Universities are stepping up their support for foreign students in finding jobs at Japanese companies by establishing career-oriented classes for credit and offering special courses to help them learn about job-hunting rules, which are peculiar to Japan.
By emphasizing job-hunting support, universities are apparently aiming to attract excellent foreign students as there is a growing concern that university management may come to a standstill in the nation, which is saddled with a low birthrate.
“Japanese companies prize students’ ability to communicate and a sense of responsibility more than their acquisition of qualifications or their academic specialty. So try to write about an episode that will strongly show that you have such capabilities,” said an instructor at a career-oriented course at Sophia University in Tokyo.
This course, held in January at the university, was tailored for foreign students to teach them how to fill out job applications. About 20 participants were seen meticulously taking notes, while looking at job applications actually filled out by senior foreign students who had gained informal offers of employment from Japanese companies.

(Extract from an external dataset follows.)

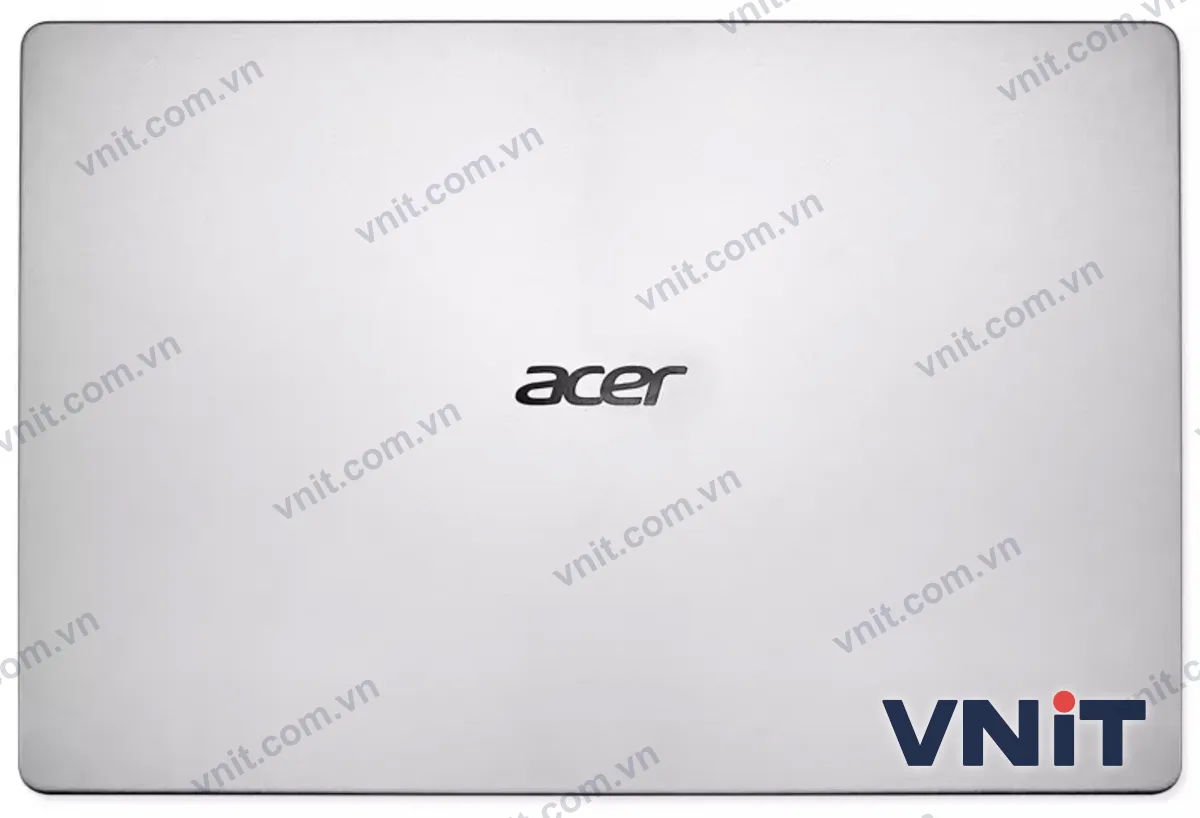 Vỏ laptop ACER SF314-54-56 S40-10 EX-214 N17W7 - Mặt A (nắp lưng màn hình) (Màu bạc)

A 25-year-old male student from China, now a freshman in a master’s course and hoping to find a job at a Japanese automaker, said: “With regard to job-hunting activities in Japan, there are a lot of things that are hard [for foreign students] to understand. So I’m grateful to this special in-house program. I want to learn various things, for instance, ways to respond when getting in contact with recruiting officials of companies.”

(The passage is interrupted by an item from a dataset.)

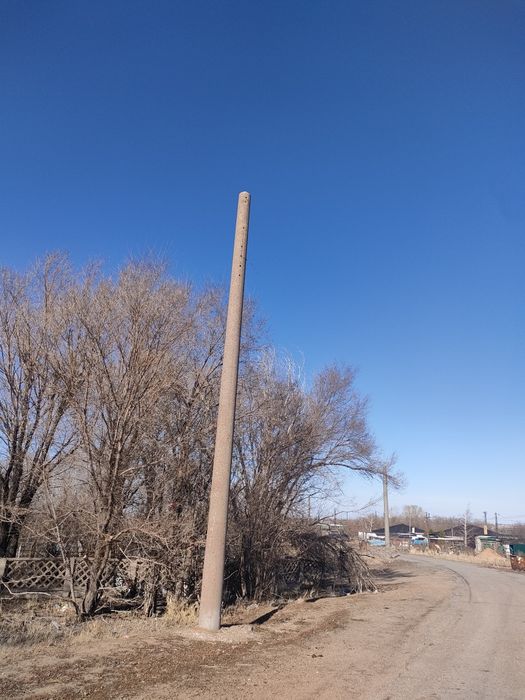 Железобетонные опоры ( столбы)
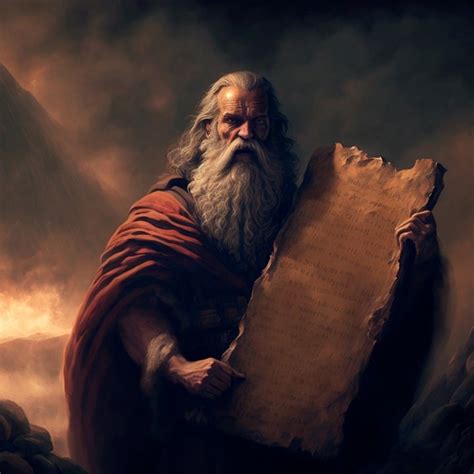 Download Moses, Bible, Love. Royalty-Free Stock Illustration Image ...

The number of foreign students studying at Sophia University has been increasing, with those hoping to find a job in Japan on the rise. However, a lot of those foreign students are also so busy with study and part-time jobs that they are unaware of the annual job-hunting schedule for college students in Japan or are unable to make enough preparations in time.
In light of this, in the 2018 academic year Sophia established a course oriented toward foreign students in their junior year, in which students consider job-hunting activities and pursuing a career in Japan. Students can also earn credit by taking this course.
In the same academic year, Otemon Gakuin University in Ibaraki, Osaka Prefecture, replaced some of the mandatory subjects for foreign students, which lecture on Japanese culture and history, with courses providing basic knowledge of job-hunting activities in Japan. In the coming academic year, Otemon will also establish anew a course in which instructors, including Chinese lecturers who have experienced job hunting in Japan themselves, will conduct mock job interviews.
Gentaro Kakae at Otemon’s Center for International Studies, said emphatically, “For universities to secure foreign students, not only paying special attention to the ‘entrance’ to college — that is, the admission of students — but also improving support at the ‘exit’ from college — job-hunting support — would be a powerful tool.
“By amassing actual results in securing employment for graduating students, the number of superior foreign students will increase, which will help universities better cope with a decline in the number of college-age students in Japan, due to the declining birthrate.”
Kakae said the number of foreign students taking entrance examinations for this spring has almost quintupled from two years ago.
According to the Education, Culture, Sports, Science and Technology Ministry, the number of those who will advance to college or university in the 2040 academic year is projected to total 506,000, down 20 percent from the 2017 academic year, due to the drop in the population of 18-year-olds. If the current admission quota for universities and colleges in Japan is kept in place, new admissions to universities and colleges would fall to 84 percent of capacity in the 2040 academic year.
Manabu Kubota, secretary general of the International Students Support Network — a general incorporated association — said: “If a university is unable to bring in excellent students from abroad too, due to the declining birthrate, it will no longer be able to maintain the quality required of it as an academic and research institution. It is necessary for those divisions in charge of entrance examinations and employment to closely cooperate and to present career opportunities to students upon graduation.”
Moreover, Kubota pointed out that “universities sending talented foreign human resources to Japanese companies will also lead to their being recognized highly.”